### Do this
Count the lines in the listing below that contain the string "closest", and reply with the number only.

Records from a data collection
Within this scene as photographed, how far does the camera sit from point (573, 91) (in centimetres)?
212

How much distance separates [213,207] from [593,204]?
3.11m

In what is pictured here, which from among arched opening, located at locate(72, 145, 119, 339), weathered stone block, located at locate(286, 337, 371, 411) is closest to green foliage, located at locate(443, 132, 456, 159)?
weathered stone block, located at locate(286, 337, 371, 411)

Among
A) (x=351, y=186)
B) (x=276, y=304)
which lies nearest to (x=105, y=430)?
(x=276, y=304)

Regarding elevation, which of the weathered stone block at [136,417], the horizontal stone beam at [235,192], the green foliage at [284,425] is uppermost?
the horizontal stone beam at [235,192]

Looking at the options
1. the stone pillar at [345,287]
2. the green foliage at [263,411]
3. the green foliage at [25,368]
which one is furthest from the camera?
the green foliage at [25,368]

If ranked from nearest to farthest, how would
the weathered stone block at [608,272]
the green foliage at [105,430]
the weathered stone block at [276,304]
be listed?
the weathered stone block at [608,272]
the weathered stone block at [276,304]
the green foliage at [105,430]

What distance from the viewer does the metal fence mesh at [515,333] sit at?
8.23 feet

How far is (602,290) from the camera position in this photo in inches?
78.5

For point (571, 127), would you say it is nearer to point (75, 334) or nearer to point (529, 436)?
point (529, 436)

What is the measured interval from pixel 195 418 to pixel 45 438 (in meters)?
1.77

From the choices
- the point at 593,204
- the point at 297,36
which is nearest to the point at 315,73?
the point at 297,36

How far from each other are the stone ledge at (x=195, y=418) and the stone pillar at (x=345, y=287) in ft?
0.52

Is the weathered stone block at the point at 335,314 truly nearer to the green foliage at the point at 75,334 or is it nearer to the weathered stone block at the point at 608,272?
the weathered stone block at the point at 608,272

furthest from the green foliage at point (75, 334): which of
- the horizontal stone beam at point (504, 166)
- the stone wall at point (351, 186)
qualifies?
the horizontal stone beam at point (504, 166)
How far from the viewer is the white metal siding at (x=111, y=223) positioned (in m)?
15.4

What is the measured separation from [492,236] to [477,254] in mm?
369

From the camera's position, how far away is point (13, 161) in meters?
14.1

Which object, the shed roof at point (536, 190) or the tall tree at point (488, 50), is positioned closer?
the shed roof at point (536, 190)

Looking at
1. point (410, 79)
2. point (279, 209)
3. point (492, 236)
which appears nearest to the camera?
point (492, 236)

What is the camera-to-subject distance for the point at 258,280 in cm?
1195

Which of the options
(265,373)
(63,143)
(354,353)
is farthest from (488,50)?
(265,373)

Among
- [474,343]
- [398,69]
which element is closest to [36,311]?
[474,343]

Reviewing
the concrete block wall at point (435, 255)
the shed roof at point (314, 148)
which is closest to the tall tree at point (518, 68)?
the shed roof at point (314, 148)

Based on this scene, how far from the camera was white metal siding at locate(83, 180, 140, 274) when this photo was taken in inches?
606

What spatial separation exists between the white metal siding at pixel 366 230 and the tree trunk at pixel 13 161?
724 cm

---

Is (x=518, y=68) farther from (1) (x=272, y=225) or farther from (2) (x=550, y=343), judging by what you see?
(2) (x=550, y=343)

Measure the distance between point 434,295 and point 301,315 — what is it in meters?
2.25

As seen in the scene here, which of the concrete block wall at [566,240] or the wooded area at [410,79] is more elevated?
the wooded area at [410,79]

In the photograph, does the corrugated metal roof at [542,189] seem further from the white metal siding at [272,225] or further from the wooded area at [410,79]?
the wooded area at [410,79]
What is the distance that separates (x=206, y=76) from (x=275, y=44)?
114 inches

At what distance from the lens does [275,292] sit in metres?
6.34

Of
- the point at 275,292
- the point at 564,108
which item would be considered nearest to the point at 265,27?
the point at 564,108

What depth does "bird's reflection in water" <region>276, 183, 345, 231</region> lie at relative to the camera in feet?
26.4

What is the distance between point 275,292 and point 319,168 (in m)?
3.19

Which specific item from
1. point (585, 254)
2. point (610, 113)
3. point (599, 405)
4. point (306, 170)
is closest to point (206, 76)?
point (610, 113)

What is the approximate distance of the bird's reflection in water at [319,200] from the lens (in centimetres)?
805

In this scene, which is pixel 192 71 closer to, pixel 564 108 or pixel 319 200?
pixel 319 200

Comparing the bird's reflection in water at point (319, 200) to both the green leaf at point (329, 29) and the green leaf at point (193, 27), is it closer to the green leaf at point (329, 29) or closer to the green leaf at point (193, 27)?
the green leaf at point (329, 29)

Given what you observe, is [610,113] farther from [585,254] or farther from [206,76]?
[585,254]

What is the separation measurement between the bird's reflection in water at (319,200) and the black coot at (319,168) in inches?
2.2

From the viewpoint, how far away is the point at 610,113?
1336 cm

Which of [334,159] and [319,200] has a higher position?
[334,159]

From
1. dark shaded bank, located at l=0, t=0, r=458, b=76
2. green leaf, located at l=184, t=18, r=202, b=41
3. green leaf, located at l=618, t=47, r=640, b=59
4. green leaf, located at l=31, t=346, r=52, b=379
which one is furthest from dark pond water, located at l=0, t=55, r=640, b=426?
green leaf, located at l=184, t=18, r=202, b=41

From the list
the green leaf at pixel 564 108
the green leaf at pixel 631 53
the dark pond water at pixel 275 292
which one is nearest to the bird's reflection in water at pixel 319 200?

### Solution for this problem
4